Charles Burchfield painting in his studio, Gardenville, New York, 1966. (William Doran/Hammer Museum).
Charles Burchfield opened at the Hammer this weekend and there's a lunch talk on Wednesday. I will be there. I am excited.Christopher Knight wrote about the show in today's LA Times. Here's an excerpt from the review, which will segue nicely into my following paragraph.
An artist's show
"The rich and provocative show, which travels to Buffalo and New York next year, was expertly organized by artist Robert Gober, who worked with Hammer curator Cynthia Burlingham.
It feels very much like an artist's show, one that springs from an empathy for working studio process. Each room includes vitrines with fascinating adjunct material -- magazines, tools, sketches, correspondence, catalogs, etc. None is more poignant than the final display, featuring two precarious stacks of more than 60 manila folders carefully cataloging a selection of Burchfield's voluminous annotated journals.
We can't look inside them, sheltered beneath their plexiglass cover. But the display is an eloquent testament to the fact that, with an artist of Burchfield's deep and prodigious gifts, we will never get to the bottom of it. In the meantime, we have his paintings."

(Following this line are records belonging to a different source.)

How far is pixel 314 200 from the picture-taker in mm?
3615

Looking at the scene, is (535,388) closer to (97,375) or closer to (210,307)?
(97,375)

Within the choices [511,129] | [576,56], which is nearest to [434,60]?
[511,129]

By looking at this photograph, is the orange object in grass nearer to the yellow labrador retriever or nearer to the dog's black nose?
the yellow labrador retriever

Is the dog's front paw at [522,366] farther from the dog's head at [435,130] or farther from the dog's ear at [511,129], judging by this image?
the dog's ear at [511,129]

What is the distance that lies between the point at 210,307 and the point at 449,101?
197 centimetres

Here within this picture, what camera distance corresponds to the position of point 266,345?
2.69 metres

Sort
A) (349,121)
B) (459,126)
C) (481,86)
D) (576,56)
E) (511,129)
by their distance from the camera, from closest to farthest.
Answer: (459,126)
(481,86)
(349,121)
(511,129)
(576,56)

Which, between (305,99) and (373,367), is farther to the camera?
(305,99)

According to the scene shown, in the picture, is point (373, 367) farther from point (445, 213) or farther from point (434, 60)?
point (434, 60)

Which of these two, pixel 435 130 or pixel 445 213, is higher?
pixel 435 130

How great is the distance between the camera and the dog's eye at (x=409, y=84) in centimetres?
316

Thanks to Tracy's rec, I pounced on Inside the Painter's Studio, by artist, Joe Fig. I, too, have always loved looking at studios and reading about studio habits. For instance, it delighted me to know that Ross Bleckner's decision to have a separate work space forces him to interact with the city. At the very least he stops and grabs a coffee on the way from the apartment to the studio. I'm working on the hermit thing because really, I'm not as anti-social as I might sound. Not at all. I just love working in the studio.
With regard to my own studio, there's so much to write about in terms of process and where I'm at. I guess it's exciting but it feels like those episodes on Lost where they were flashing back and forth in time way too much and everyone was getting nosebleeds.